Small knowledge, big challenge! This article is participating in the creation activity of “Essential Tips for Programmers”.

For resource pool technology, I believe we have long been exposed to, such as database connection pool, common c3P0, DBCP and so on, and threads also have a corresponding pool, called thread pool.

Java provides the Executors class to create a thread pool, such as:

public static void main(String[] args) {
    ExecutorService executorService = Executors.newFixedThreadPool(10);
    Thread thread = new Thread(() -> {
        System.out.println("hello world!");
    });
    executorService.execute(thread);
}
Copy the code

The newFixedThreadPool() method obtains a thread pool with a specified number of threads.

Such as:

public static void main(String[] args) {
    ExecutorService executorService = Executors.newSingleThreadExecutor();
    Thread thread = new Thread(() -> {
        System.out.println("hello world!");
    });
    executorService.execute(thread);
}
Copy the code

The newSingleThreadExecutor() method gives you a thread pool of 1 threads.

There are:

public static void main(String[] args) {
    ExecutorService executorService = Executors.newCachedThreadPool();
    Thread thread = new Thread(() -> {
        System.out.println("hello world!");
    });
    executorService.execute(thread);
}
Copy the code

The newCachedThreadPool() method gives you a thread pool that creates as many threads as you need, based on the number of tasks.
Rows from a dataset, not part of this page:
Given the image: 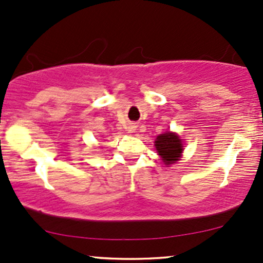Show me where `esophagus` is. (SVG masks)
<instances>
[{
	"mask_svg": "<svg viewBox=\"0 0 263 263\" xmlns=\"http://www.w3.org/2000/svg\"><path fill=\"white\" fill-rule=\"evenodd\" d=\"M135 131H136V126H134V125L128 126V132H129V134H134Z\"/></svg>",
	"mask_w": 263,
	"mask_h": 263,
	"instance_id": "esophagus-1",
	"label": "esophagus"
}]
</instances>
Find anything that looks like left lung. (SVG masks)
Wrapping results in <instances>:
<instances>
[{
  "mask_svg": "<svg viewBox=\"0 0 263 263\" xmlns=\"http://www.w3.org/2000/svg\"><path fill=\"white\" fill-rule=\"evenodd\" d=\"M154 145H156L158 154L162 158L163 163L166 166L176 163L181 158L183 151L182 141L174 132L167 131L165 134L158 136L156 142H154Z\"/></svg>",
  "mask_w": 263,
  "mask_h": 263,
  "instance_id": "8db88e82",
  "label": "left lung"
}]
</instances>
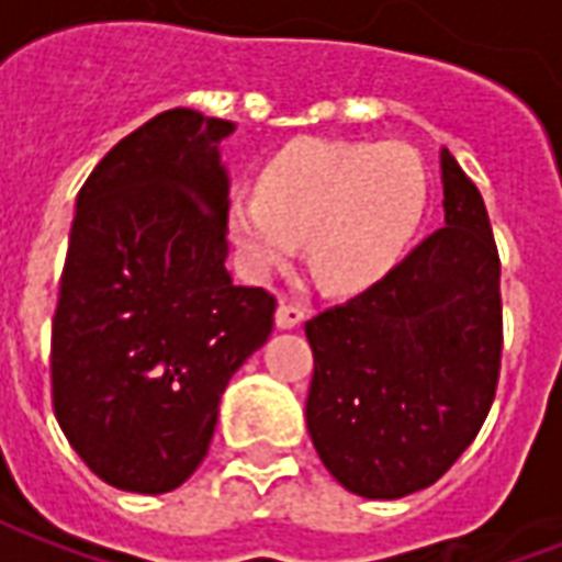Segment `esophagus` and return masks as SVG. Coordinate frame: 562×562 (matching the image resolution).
<instances>
[{"label":"esophagus","mask_w":562,"mask_h":562,"mask_svg":"<svg viewBox=\"0 0 562 562\" xmlns=\"http://www.w3.org/2000/svg\"><path fill=\"white\" fill-rule=\"evenodd\" d=\"M304 310L297 304H289V301H282L280 306H277V328L289 330V328H297L301 322H304Z\"/></svg>","instance_id":"34e87169"}]
</instances>
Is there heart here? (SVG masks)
I'll return each mask as SVG.
<instances>
[{
    "label": "heart",
    "mask_w": 562,
    "mask_h": 562,
    "mask_svg": "<svg viewBox=\"0 0 562 562\" xmlns=\"http://www.w3.org/2000/svg\"><path fill=\"white\" fill-rule=\"evenodd\" d=\"M427 204L422 159L403 144L294 140L265 165L258 195H234L228 232L252 277L285 268L304 240L313 280L334 294L376 282Z\"/></svg>",
    "instance_id": "heart-1"
}]
</instances>
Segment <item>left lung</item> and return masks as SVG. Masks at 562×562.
<instances>
[{"label":"left lung","mask_w":562,"mask_h":562,"mask_svg":"<svg viewBox=\"0 0 562 562\" xmlns=\"http://www.w3.org/2000/svg\"><path fill=\"white\" fill-rule=\"evenodd\" d=\"M446 225L397 268L304 325L306 427L367 499L430 487L491 413L503 358L499 252L482 192L442 149Z\"/></svg>","instance_id":"8db88e82"}]
</instances>
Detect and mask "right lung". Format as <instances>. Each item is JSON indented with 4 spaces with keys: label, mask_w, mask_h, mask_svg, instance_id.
<instances>
[{
    "label": "right lung",
    "mask_w": 562,
    "mask_h": 562,
    "mask_svg": "<svg viewBox=\"0 0 562 562\" xmlns=\"http://www.w3.org/2000/svg\"><path fill=\"white\" fill-rule=\"evenodd\" d=\"M234 123L173 108L104 156L78 192L50 385L63 434L102 482L168 494L207 458L222 391L268 342L277 297L234 285Z\"/></svg>",
    "instance_id": "1"
}]
</instances>
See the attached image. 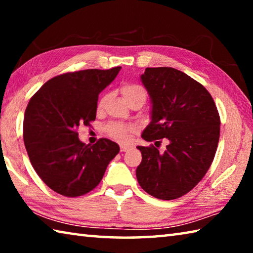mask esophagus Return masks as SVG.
<instances>
[{
    "label": "esophagus",
    "instance_id": "1",
    "mask_svg": "<svg viewBox=\"0 0 253 253\" xmlns=\"http://www.w3.org/2000/svg\"><path fill=\"white\" fill-rule=\"evenodd\" d=\"M130 148V146H127V145H121V152H126Z\"/></svg>",
    "mask_w": 253,
    "mask_h": 253
}]
</instances>
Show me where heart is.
Returning a JSON list of instances; mask_svg holds the SVG:
<instances>
[{
    "instance_id": "obj_1",
    "label": "heart",
    "mask_w": 253,
    "mask_h": 253,
    "mask_svg": "<svg viewBox=\"0 0 253 253\" xmlns=\"http://www.w3.org/2000/svg\"><path fill=\"white\" fill-rule=\"evenodd\" d=\"M122 93L125 100L130 104V102L135 100H143L145 101L146 99V90H145L144 87L138 84H126L123 85L122 88ZM108 98V95H105L101 97V99L98 101L97 108L98 110H101L104 108L105 102ZM135 126L132 125H124L121 123H110L106 126V131L109 136L113 137V138L117 139L118 142L125 143L129 139L130 134L135 131Z\"/></svg>"
}]
</instances>
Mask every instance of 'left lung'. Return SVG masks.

We found that various thread pools can be created by using the Executors class, but the Alibaba Java Development Manual doesn’t recommend using the Executors class to create threads. Instead, you should manually create threads by yourself:

So how do you create a thread pool manually?

public static void main(String[] args) {
    ThreadPoolExecutor executor = new ThreadPoolExecutor(
            5.10.5L,
            TimeUnit.SECONDS,
            new ArrayBlockingQueue<>(3),
            Executors.defaultThreadFactory(),
            new ThreadPoolExecutor.CallerRunsPolicy());
    executor.execute(() -> {
        System.out.println("hello world");
    });
}
Copy the code

The ThreadPoolExecutor object returns a thread pool with seven parameters, as follows:

  1. CorePoolSize: number of core threads
  2. MaximumPoolSize: indicates the maximum number of threads
  3. KeepAliveTime: indicates the idle time
  4. Unit: unit of idle time
  5. WorkQueue: indicates a task queue
  6. ThreadFactory: Factory for creating threads
  7. Handler: saturation policy

Said the core number of threads in the thread pool threads at the core, they are in any case will not be recycled, but wait for the arrival of the task, the maximum number of threads is a thread pool to create the maximum number of threads, leisure time said a non-core threads waiting for leisure time after there is still no task execution, the thread will be recycled, The factory for creating threads is used to specify how threads are created, usually by default, and the saturation policy indicates how the excess tasks should be handled once the thread pool reaches its maximum number of threads.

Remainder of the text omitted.